This is part of a weekly reading group on Nick Bostrom's book, Superintelligence. For more information about the group, and an index of posts so far see the announcement post. For the schedule of future topics, see MIRI's reading guide.
Welcome. This week we discuss the eighth section in the reading guide: Cognitive Superpowers. This corresponds to Chapter 6.
This post summarizes the section, and offers a few relevant notes, and ideas for further investigation. Some of my own thoughts and questions for discussion are in the comments.
There is no need to proceed in order through this post, or to look at everything. Feel free to jump straight to the discussion. Where applicable and I remember, page numbers indicate the rough part of the chapter that is most related (not necessarily that the chapter is being cited for the specific claim).
Reading: Chapter 6
- AI agents might have very different skill profiles.
- AI with some narrow skills could produce a variety of other skills. e.g. strong AI research skills might allow an AI to build its own social skills.

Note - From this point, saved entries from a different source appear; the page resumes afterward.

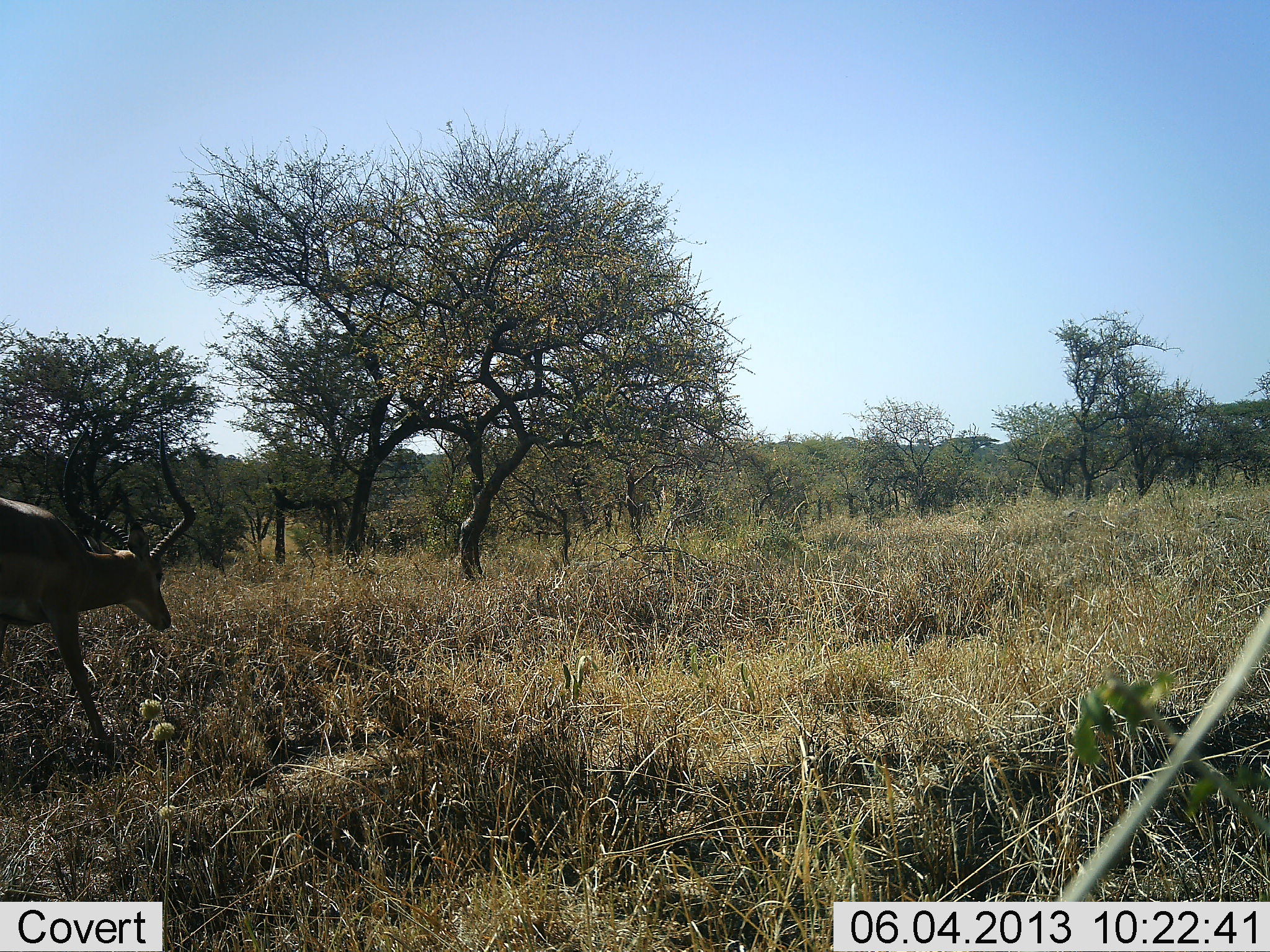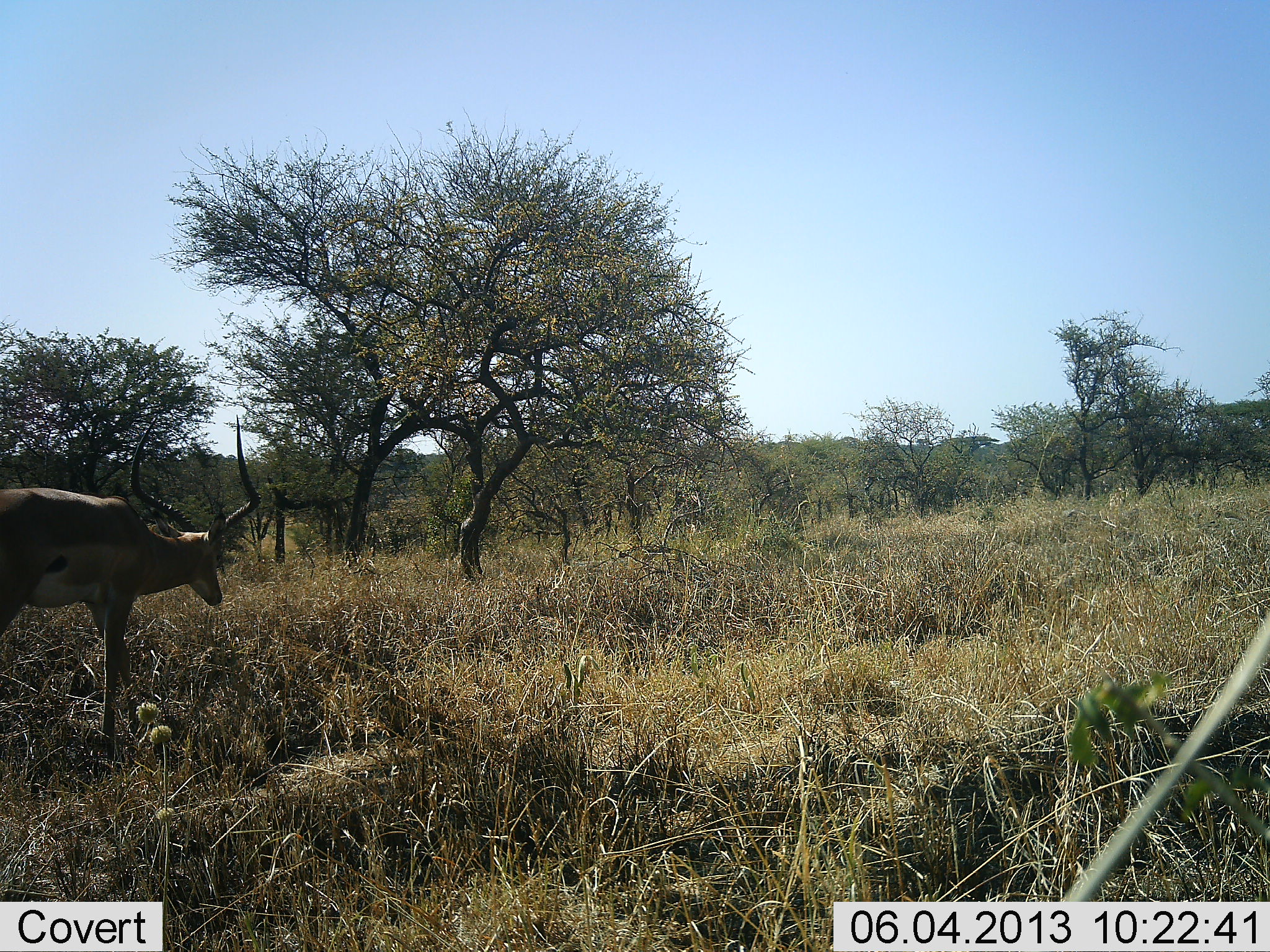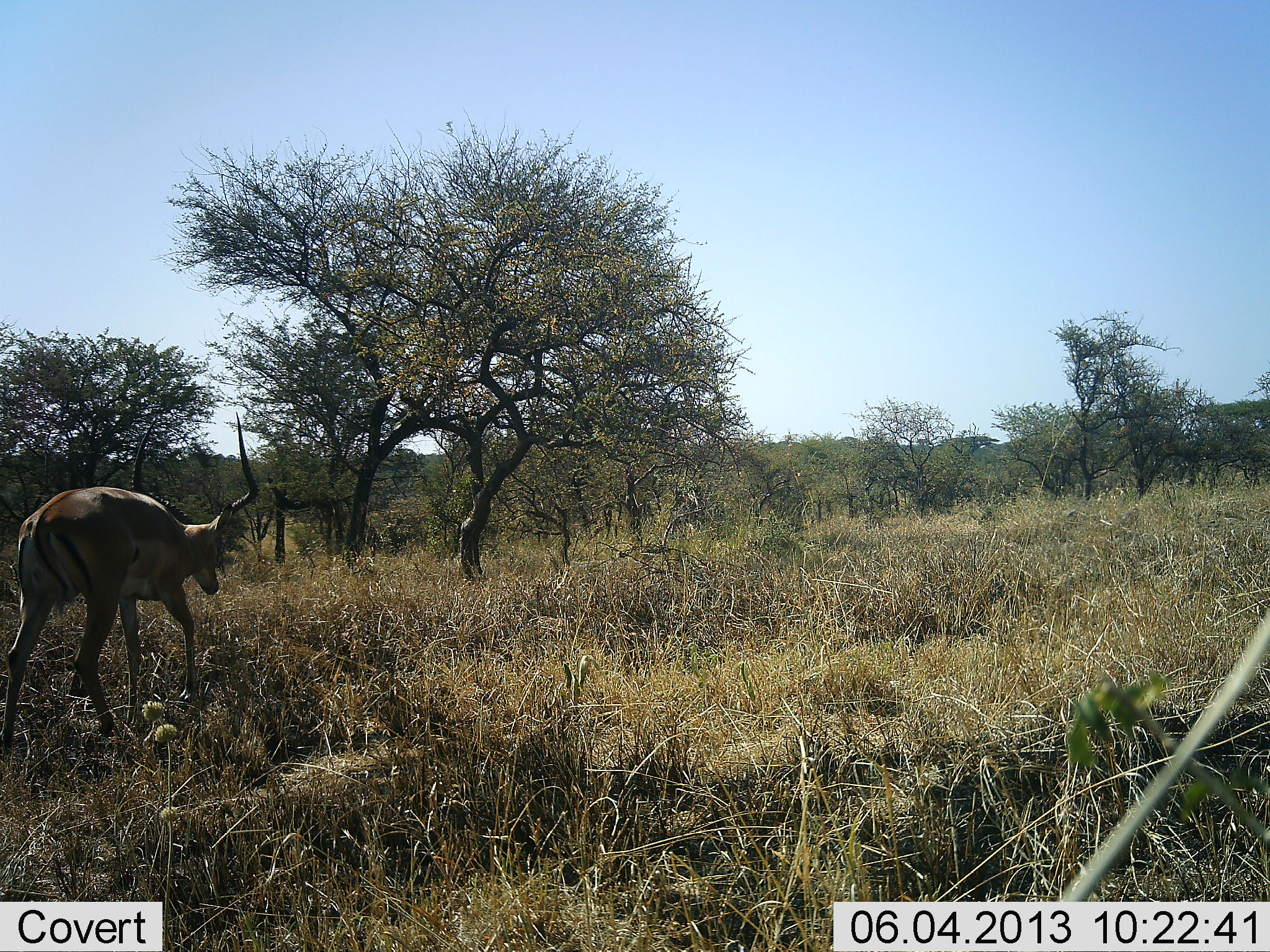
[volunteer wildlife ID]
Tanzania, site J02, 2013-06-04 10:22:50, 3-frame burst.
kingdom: Animalia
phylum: Chordata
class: Mammalia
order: Artiodactyla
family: Bovidae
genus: Aepyceros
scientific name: Aepyceros melampus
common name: impala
Impala (Aepyceros melampus), count 1. Behavior (volunteer vote fractions): standing 9%, resting 0%, moving 91%, interacting 0%. Young present (vote fraction): 0%. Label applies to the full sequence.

- 'Superpowers' that might be particularly important for an AI that wants to take control of the world include:
- Intelligence amplification: for bootstrapping its own intelligence
- Strategizing: for achieving distant goals and overcoming opposition
- Social manipulation: for escaping human control, getting support, and encouraging desired courses of action
- Hacking: for stealing hardware, money and infrastructure; for escaping human control
- Technology research: for creating military force, surveillance, or space transport
- Economic productivity: for making money to spend on taking over the world
- These 'superpowers' are relative to other nearby agents; Bostrom means them to be super only if they substantially exceed the combined capabilities of the rest of the global civilization.
- A takeover scenario might go like this:
- Pre-criticality: researchers make a seed-AI, which becomes increasingly helpful at improving itself
- Recursive self-improvement: seed-AI becomes main force for improving itself and brings about an intelligence explosion. It perhaps develops all of the superpowers it didn't already have.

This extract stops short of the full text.